WHAT TO DO
1) In the passage on the conflicting DNA tests of the hunter's animal, which institution did the New York State Department of Environmental Conservation (NY-DEC) use for its analysis?
2) Extend the passage on the conflicting DNA tests of the hunter's animal, picking up after its final sentence.

EXCERPTED PASSAGE
•••

The hunter allowed a sample of the animal’s tongue to be analyzed by the Northeast Ecological Recovery Society and the Maine Wolf Coalition, which sent the samples on to the Natural Resources DNA Profiling & Forensic Centre at Trent University in Ontario, Canada. 

The results: 98% wolf. Well, specifically: 52.6% Great Lakes wolf, 34.5% Northwest Territories wolf and 10.9% eastern wolf with the remaining 2% a mix of coyote and dog genes, according to the Adirondack Explorer. This news was met with excitement by wolf advocates who allege that returning wolves to the Adirondacks would help balance out the ecosystem and return everything to a natural equilibrium.

The issue is that while that DNA analysis cried wolf, the analysis conducted on behalf of the NY-DEC at the Wildlife Genetics Institute at East Stroudsburg University in Pennsylvania didn’t find the same thing. In fact, that analysis identified the animal as a close cousin to the eastern coyote with a “mix of coyote, wolf and dog genetics.”

•••

EXCERPTED RECORDS
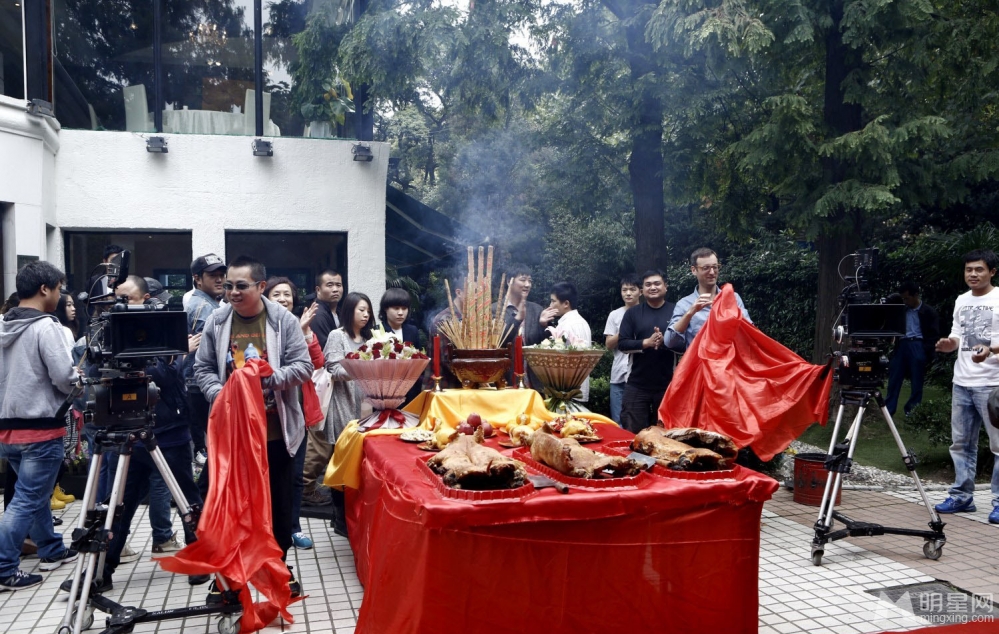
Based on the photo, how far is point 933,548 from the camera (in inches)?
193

•••

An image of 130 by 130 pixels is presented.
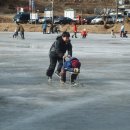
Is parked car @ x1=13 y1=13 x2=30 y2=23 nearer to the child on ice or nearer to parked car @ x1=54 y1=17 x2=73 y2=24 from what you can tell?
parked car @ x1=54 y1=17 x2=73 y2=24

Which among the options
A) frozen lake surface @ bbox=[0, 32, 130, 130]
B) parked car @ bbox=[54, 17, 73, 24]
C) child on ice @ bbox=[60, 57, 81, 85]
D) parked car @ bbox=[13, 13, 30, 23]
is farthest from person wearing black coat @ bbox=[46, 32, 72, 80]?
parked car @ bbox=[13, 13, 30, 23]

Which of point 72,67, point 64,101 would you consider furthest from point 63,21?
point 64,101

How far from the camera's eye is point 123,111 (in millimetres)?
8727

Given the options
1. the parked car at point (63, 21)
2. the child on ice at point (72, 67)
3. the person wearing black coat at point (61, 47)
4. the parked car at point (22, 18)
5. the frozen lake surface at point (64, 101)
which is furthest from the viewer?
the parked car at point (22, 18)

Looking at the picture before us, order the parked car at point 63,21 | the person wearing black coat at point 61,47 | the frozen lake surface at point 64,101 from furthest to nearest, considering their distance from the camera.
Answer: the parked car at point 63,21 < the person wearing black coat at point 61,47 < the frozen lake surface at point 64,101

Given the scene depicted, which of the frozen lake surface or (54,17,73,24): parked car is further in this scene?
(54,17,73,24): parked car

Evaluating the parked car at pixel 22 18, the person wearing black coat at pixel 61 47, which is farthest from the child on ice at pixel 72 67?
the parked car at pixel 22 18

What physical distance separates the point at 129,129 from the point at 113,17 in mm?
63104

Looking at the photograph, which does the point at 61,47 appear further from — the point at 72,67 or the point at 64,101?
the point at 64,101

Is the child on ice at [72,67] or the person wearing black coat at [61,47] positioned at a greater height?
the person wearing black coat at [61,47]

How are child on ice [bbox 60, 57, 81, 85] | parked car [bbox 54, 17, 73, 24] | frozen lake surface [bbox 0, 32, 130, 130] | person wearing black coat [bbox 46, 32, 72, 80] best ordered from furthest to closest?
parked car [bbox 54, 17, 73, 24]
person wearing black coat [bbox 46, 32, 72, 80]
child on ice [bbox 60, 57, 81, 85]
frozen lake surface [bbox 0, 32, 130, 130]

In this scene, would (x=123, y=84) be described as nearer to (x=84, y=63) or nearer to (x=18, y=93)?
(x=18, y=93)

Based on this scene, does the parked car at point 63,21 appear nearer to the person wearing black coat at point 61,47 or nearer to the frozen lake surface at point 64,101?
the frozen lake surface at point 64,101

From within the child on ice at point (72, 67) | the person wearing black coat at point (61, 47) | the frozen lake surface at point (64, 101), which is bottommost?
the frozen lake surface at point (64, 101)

•••

RESULTS
1) The Wildlife Genetics Institute at East Stroudsburg University in Pennsylvania.

2)
Because of the differences in the DNA analyses, the state has sent the sample to Princeton University for a third – and likely final – opinion. Should that analysis come back as wolf, the state will work with the U.S. Fish and Wildlife Service on “next steps,” according to a NY-DEC spokesman. 

While wolves once roamed the Empire State, there are no documented or known packs in New York; however, two wolf sightings occurred in the 2000s in the Adirondacks: in Day (the southern Adirondacks) in 2001 and in Sterling (southern shore of Lake Ontario) in 2005. Both animals were killed by hunters. 

The hunter who shot the possible wolf will not be punished as he thought it was a coyote at the time and shot the animal during the legal season. At the time of the kill, federal protections were lifted on gray wolves, but have since been replaced following a successful lawsuit.